叶行说:“对,他要找一个现在不用,但随时能用的东西,您需要的也是同样的东西。”

“比如什么?”佟文瀚看着他,似乎来了兴趣。

其实心中或许已有猜测,比如那些通过“白手套”进行的操作,捅出去都是丑闻。但那就是同归于尽了,甚至伤敌八百自杀一千,对自己根本没好处。

而叶行完全空对空,说的竟然也是同样的意思:“我们内部对话也不用粉饰什么,差不多每家航运公司法务部里都有的问题,我跟您都很清楚。但您是法务部的领导,会直接追究您责任的那些显然不合适。而且,您又是公司的股东,可能影响到公司股价的也不合适……”

佟文瀚渐渐失去耐心,催促道:“有什么就直说吧。”

叶行这才道:“比如,只牵涉到那一位的,或者他家里人的案子。”

佟文瀚笑了声,不禁失望,还当他有什么高见。

何维明自家的案子要么经由家族办公室处理,要么另有律师负责,根本不会通过公司法务部,如果真有机会,自己早就抓住了。

但他刚要开口打发叶行走,却又突然想到了什么。

其实,是有的。

叶行看着他,也知道他想到了。

几年前,何劭言的那起帆船事故。

就像佟文瀚说的一样,人受伤的这部分是由何维明聘请的私人律师全权处理的,完全与公司法务部隔绝。

但那艘参赛帆船“嘉达二号”为公司所有,至今仍有一份保险调查的结案报告归档在系统中。

进入法务部之初,叶行就找过这份材料,能找到的也只有这么一份材料而已。

薄薄数页,其中大多是模版条款,最终调查结论是单纯的意外事故。包含的信息也实在有限,他能看出来唯一的破绽只有时间。那起事故发生在那一年十二月的香港环岛赛上,而到了次年一月调查就结案了。

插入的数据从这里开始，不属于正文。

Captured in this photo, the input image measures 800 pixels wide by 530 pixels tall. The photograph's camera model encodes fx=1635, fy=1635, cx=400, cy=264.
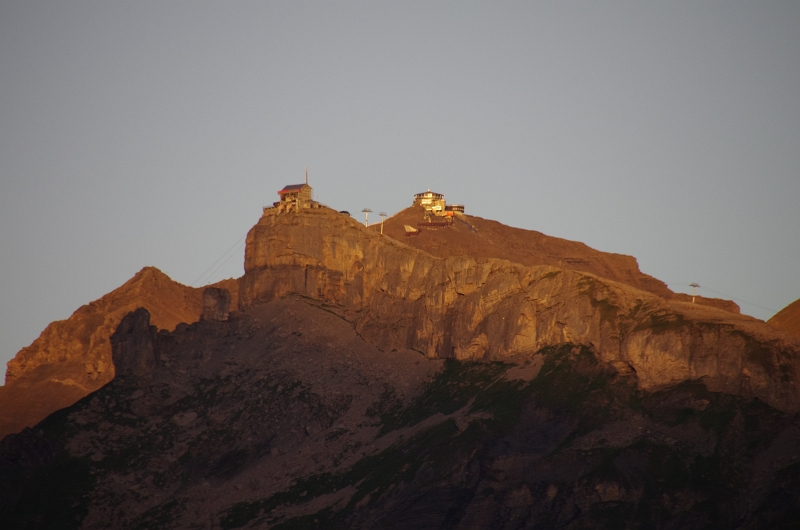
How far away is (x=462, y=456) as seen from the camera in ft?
494

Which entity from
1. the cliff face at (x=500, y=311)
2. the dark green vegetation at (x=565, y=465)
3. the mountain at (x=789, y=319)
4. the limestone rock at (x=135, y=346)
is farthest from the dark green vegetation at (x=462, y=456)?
the mountain at (x=789, y=319)

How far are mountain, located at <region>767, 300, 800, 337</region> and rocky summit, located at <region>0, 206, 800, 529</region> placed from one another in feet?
37.8

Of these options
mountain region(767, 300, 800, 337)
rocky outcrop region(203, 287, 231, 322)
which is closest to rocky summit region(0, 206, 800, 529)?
rocky outcrop region(203, 287, 231, 322)

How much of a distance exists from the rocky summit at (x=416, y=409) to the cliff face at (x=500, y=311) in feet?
0.74

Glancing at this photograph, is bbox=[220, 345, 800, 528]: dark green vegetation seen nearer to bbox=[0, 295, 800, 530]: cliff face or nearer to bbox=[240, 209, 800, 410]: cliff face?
bbox=[0, 295, 800, 530]: cliff face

保险调查一般会持续几周到一年不等,按照这个事故的级别来说,快得有些异常。

佟文瀚也是经历了那件事的人,思路同样演进到此处,给他解释:“这案子结束得快,其实是公关部的意思,当时媒体又有人在讲那个传说,江难冤魂索命,对公司的声誉和股价都有影响。而且,那一位也不想让陈太的压力太大了……”

两项解释似乎都合情合理,为了公司,为了陈怡桢,何维明在保险赔偿上做了很大的让步,换来一个迅速结案的结果。

直到这一天,这一刻,叶行开口质疑:“如果不止是这些原因呢?”

话说出来,他分明看到佟文瀚眼中的精光闪过。